The fishermen crowded the narrow hallways of the Statehouse, where there was not a meeting room big enough for the large crowd. Legislative officials eventually moved the meeting to a spacious auditorium in a nearby state office building to avoid having to turn back angry fishermen who had made the three-hour trip from the coast.

A legislative panel decided last week to take the first step toward finding more space in the current Statehouse for the Legislature or constructing a whole new building for lawmakers.

The Legislative Building Authority voted to spend up to $100,000 to hire architects to study the current Statehouse, a 1950s-era office building remodeled in 1986.

At the time, the remodeled building was to be home to the Legislature only until the historic chambers in the Capitol were redone.
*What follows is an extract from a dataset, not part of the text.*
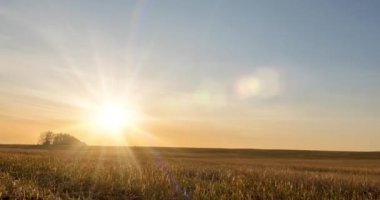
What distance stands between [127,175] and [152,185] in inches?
83.1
But lawmakers liked the new offices then former Gov. Fob James dubbed it the "Taj Mahal" and they settled in for the next two decades.

The building authority was created by the Legislature earlier this year after two veteran Statehouse officials, House Clerk Greg Pappas and Secretary of the Senate McDowell Lee, suggested that the current building is inadequate and needs to be replaced.

The building authority chairman, Rep. Richard Laird, D-Roanoke, said the purpose of the study is to find out if it's economically feasible to remodel the Statehouse, where hallways are often crammed with lobbyists, lawmakers, constituents and reporters. Some meeting rooms are so small that spectators often are forced to crowd around doorways in hopes of getting a glimpse of a committee meeting. Stories of major water leaks are legendary in the building's narrow, often moldy hallways.

"It's pitiful when we have a public hearing and the rooms we have to use won't hold but 15 or 20 members of the public and the fire marshal won't let more people in," Laird said.

Laird said the study will include how the Legislature can use the third and fourth floors of the building, which are currently occupied by the Alabama Attorney General's Office. Chris Bence, a spokesman for Attorney General Troy King, said the AG's offices will move by late summer or early fall 2008 into the old Alabama Public Safety building in front of the Capitol.

If the architects find the cost of remodeling the current building to be exorbitant, Laird said the committee then could be forced to consider making plans to build a new Statehouse, a move he said would cause critics to complain that lawmakers were building themselves palatial digs reminiscent of James' "Taj Mahal" remark.

"We know there's got to be a lot of work done on this building," said Laird, who has served in the House since 1978. "But if it's feasible to remodel it, then that's the right way to go."

Another authority member, Rep. Mike Hubbard, R-Auburn, said he thinks it's important to find out if the current building can be fixed before talking about constructing a new building.

Hubbard, the House minority leader, said one of the biggest problems with the current building is that there's little room for members of the public to come watch democracy in action.

"The lack of public access is embarrassing," Hubbard said.